Мы находимся уже не более чем в ста саженях от окраины оазиса, когда горизонт внезапно тускнеет, с калейдоскопической быстротой он меняет свои краски, от багровой до серой, и, наконец, принимает мрачно-фиолетовый цвет. В пустыне разливается густая мгла. Небо совсем темнеет, и только в зените повис лишенный блеска и лучей оранжевый диск солнца. На нас быстро надвигается желтая завеса, разбивающаяся на отдельные крутящиеся вихрами столбы. Неожиданно оживает безмолвная до тех пор пустыня, наполняясь ревом и свистом. Резкие порывы ветра охватывают нас, почти валя с ног, больно хлещут струями песка. Удушье сжимает горло.
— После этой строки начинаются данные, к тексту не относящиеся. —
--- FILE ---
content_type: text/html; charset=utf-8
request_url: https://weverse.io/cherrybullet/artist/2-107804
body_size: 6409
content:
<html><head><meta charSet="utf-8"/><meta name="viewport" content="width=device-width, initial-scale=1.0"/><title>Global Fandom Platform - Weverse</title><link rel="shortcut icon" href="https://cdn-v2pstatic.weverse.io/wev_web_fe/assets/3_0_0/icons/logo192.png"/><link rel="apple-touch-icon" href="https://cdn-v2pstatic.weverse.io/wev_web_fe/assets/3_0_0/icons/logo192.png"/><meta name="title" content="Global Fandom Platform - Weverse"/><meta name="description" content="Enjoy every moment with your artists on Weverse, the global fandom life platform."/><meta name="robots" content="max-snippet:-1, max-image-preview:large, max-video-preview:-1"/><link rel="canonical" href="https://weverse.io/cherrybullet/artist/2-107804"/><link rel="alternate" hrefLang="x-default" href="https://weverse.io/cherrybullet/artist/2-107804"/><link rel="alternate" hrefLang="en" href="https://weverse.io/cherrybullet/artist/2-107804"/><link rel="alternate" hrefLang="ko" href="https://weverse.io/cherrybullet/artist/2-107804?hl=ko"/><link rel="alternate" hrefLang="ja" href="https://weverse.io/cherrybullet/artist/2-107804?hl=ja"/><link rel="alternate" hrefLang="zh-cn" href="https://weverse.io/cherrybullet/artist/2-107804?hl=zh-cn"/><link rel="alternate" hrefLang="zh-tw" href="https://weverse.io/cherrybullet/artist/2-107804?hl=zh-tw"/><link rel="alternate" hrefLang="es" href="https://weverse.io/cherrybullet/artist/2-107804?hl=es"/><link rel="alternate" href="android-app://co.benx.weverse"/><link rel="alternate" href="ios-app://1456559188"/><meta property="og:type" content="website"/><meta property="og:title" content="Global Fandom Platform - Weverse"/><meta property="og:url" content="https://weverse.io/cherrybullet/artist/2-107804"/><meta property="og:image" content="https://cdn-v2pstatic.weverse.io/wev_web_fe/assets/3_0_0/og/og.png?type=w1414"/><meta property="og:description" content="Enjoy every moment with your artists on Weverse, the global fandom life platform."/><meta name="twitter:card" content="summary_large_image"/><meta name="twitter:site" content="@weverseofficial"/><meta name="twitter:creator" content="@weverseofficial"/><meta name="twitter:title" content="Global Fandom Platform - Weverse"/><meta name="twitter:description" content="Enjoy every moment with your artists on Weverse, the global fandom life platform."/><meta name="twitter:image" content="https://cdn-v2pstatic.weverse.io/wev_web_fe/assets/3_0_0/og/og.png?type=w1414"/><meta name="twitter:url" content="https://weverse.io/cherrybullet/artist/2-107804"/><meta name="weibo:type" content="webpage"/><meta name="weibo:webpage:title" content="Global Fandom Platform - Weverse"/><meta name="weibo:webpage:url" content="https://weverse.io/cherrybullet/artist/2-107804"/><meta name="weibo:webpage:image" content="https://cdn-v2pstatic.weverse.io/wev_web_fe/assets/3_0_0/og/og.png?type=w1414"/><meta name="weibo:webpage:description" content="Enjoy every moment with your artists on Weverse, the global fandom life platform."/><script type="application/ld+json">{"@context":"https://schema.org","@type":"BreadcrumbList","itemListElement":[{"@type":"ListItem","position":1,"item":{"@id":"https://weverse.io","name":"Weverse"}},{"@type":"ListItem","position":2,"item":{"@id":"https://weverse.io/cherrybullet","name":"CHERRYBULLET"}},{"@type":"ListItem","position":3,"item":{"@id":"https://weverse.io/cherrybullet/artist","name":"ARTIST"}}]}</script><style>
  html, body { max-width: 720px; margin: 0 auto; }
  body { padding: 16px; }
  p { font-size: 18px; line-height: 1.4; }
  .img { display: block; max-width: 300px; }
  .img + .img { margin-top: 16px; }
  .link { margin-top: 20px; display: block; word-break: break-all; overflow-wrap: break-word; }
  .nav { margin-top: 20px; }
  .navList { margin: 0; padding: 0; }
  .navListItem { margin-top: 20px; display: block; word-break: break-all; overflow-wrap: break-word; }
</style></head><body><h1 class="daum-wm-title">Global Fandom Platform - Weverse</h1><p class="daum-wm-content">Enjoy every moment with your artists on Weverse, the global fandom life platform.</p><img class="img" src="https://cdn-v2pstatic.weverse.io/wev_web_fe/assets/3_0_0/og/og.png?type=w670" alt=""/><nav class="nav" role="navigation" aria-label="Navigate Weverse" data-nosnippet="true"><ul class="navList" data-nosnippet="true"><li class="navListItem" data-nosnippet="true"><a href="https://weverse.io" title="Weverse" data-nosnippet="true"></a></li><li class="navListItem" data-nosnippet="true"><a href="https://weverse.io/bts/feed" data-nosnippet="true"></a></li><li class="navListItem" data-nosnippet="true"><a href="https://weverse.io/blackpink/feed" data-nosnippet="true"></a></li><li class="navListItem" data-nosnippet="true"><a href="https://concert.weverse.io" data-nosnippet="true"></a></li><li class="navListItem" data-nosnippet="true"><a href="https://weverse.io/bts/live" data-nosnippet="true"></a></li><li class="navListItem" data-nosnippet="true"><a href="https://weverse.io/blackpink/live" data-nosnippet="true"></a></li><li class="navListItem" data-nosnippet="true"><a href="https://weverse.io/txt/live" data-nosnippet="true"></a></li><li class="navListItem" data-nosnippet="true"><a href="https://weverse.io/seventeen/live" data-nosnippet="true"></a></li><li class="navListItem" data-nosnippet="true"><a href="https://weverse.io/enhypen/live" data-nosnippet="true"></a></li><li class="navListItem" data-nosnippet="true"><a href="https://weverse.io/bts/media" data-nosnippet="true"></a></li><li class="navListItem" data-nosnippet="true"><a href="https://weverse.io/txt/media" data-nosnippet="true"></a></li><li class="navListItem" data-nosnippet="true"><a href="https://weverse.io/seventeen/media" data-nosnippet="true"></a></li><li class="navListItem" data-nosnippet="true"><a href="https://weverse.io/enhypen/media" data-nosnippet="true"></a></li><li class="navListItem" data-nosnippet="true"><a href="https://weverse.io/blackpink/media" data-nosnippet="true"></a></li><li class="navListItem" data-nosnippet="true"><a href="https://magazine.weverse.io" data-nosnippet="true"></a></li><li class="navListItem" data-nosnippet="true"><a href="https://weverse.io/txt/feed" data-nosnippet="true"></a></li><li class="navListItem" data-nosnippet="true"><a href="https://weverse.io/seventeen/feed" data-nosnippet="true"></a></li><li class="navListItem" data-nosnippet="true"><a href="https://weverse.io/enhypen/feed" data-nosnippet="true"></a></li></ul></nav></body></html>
Я окликаю проводника, пальцами показывая на волнующийся песок. Но араб лишь плотнее укутывает лицо плащом и, пригибаясь к шее коня, яростно понукает его. Его беспокойство передается казакам. Они кутаются в башлыки и непрерывно стегают лошадей, которые вертятся, останавливаются на рыси, пытаются лечь.